The Soundex algorithm provides a way to search for terms that "sound alike". This is accomplished by encoding each term with a value. Words that have similar pronunciation will be encoded with the same value. This is a simple matching algorithm and does not account for misspellings, typos and other such common user errors. However, this model can be extended to account for those errors in a similar fashion.
MongoDB provides an easy and convenient method of implementing this type of search. For each field that needs to be queried via Soundex matching, simply encode the field values and store them in an array in the document. An index on this array can then support fast and efficient queries in a flexible manner. The array can contain encoded values from any number of fields at any level of embedding. This prevents the need to create and manage numerous compound indexes on several fields to support efficient querying. This is particularly important as the application requirements and document schema changes in the future.
The easiest and most performant way to accomplish this would be to change the application code to encode and update the soundex array values when updating any of the soundex source field values. Another approach would be to use MongoDB Change Streams to listen for updates in real time that would subsequently update the soundex array. Finally a bulk update query could also be used to update the soundex array in all of the documents at the same time. This is the approach taken by this implementation. However, this is the least performant approach and should only be used on relatively small collections.
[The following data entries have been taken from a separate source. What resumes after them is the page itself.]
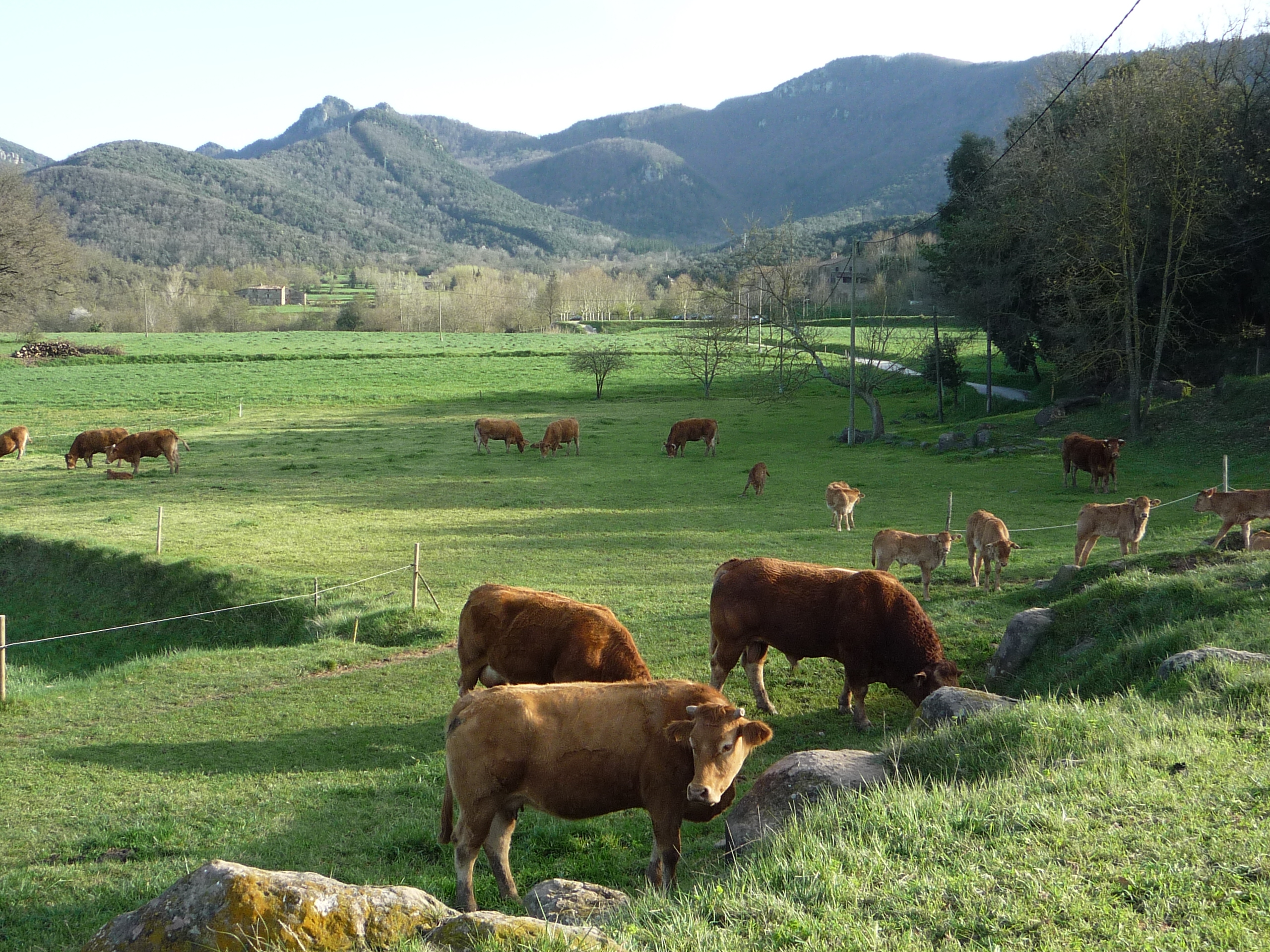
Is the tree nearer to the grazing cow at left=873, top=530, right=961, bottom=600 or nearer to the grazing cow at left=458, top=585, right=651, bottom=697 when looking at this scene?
the grazing cow at left=873, top=530, right=961, bottom=600

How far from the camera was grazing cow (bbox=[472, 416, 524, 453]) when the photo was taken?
3900 centimetres

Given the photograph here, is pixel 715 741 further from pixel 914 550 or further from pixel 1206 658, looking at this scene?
pixel 914 550

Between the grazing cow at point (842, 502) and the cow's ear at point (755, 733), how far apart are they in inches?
631

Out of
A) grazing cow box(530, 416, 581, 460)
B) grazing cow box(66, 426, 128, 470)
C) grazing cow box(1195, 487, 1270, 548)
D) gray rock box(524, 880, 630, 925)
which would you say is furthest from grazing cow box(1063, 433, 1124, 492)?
grazing cow box(66, 426, 128, 470)

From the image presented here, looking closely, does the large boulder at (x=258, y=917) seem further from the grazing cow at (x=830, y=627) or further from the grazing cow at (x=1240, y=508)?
the grazing cow at (x=1240, y=508)

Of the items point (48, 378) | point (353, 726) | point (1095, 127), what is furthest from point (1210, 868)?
point (48, 378)

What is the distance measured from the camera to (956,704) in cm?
867

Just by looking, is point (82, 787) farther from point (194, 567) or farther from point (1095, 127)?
point (1095, 127)

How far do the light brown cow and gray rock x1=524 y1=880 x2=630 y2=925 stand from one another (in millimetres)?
38068

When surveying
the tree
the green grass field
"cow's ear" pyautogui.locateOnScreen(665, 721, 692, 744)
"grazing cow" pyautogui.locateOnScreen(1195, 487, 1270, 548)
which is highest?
the tree

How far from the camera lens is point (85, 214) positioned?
18188 cm

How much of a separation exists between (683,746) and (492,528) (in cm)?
1721

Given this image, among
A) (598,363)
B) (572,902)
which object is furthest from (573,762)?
(598,363)

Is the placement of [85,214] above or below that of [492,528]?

The Soundex encoding for "Mississippi" is "M221". This is the value that would be stored in the array. If the user did not know how to spell Mississippi, then a common error would be to search for common misspellings such as "Misisipi". The Soundex encoding for "Misisipi" is also "M221". So when querying given that predicate, the application would query for documents with a soundex array containing "M221". It is also worth noting that Soundex is case insensitive.
{
"addresses": [
{
...
"state": "Mississippi",
...
}
],
"soundex": [ "M221", … ]
}
The implementation for this demo is a simple Java 1.8 console application. It provides the following features:
- Build encoded soundex array values from multiple source fields
- Build the index on the soundex array field
- Query the soundex array using $in matching with the specified predicates
The application uses the gradle build system. It will automatically download all necessary dependent libraries. To build use the appropriate provided gradle wrapper:
Linux/Mac
./gradlew build
Windows
gradlew.bat build
After building, the compiled Java JAR file will be located here:
build/libs/fuzzy_search.jar
The JAR is "fat" and contains all of the dependent libraries. It is not necessary to modify the Java class path or provide it on the command line. Execute the jar file as follows:
java -jar /fuzzy_search.jar
Here is a full example that: Builds Soundex encodings for the "name.name" and "name.firstName" fields Creates the soundex array index (if not already present) Queries for matches using the predicate "John" on the database fcci and collection cmch.
java -jar build/libs/fuzzy_search.jar \
--uri mongodb://localhost:27017 \
-b="name.name" -b="name.firstName" \
-s=John -i -d fcci -c cmch
Multiple options can be combined together in any order. Most options have default values. Print out the usage information using the -h option for further information.
Option | Description |
---|---|
-h | Print out help and usage information |
-v | Print out version information |
--uri | Valid MongoDB connection string |
-d | Database name - Required if database name not specified in connection string |
-c | Collection name |
-b | Soundex field name - Format: "field.field2" where field is an array and field2 is the field in the subdocument elements of the array. Specify -b multiple times, once for each field that need soundex values encoded |
-i | Build index on soundex array |
-s | Query predicate - Query soundex array for provided predicate. The predicate will be encoded by the application. Multiple predicates can be specified by using -s option multiple times. They will be combined using the $in operator which effectively operates as a logical OR. |
- MongoDB Synchronous Java Driver version 3.10.1
- Apache Commons Codec version 1.13
- picocli version 3.8.2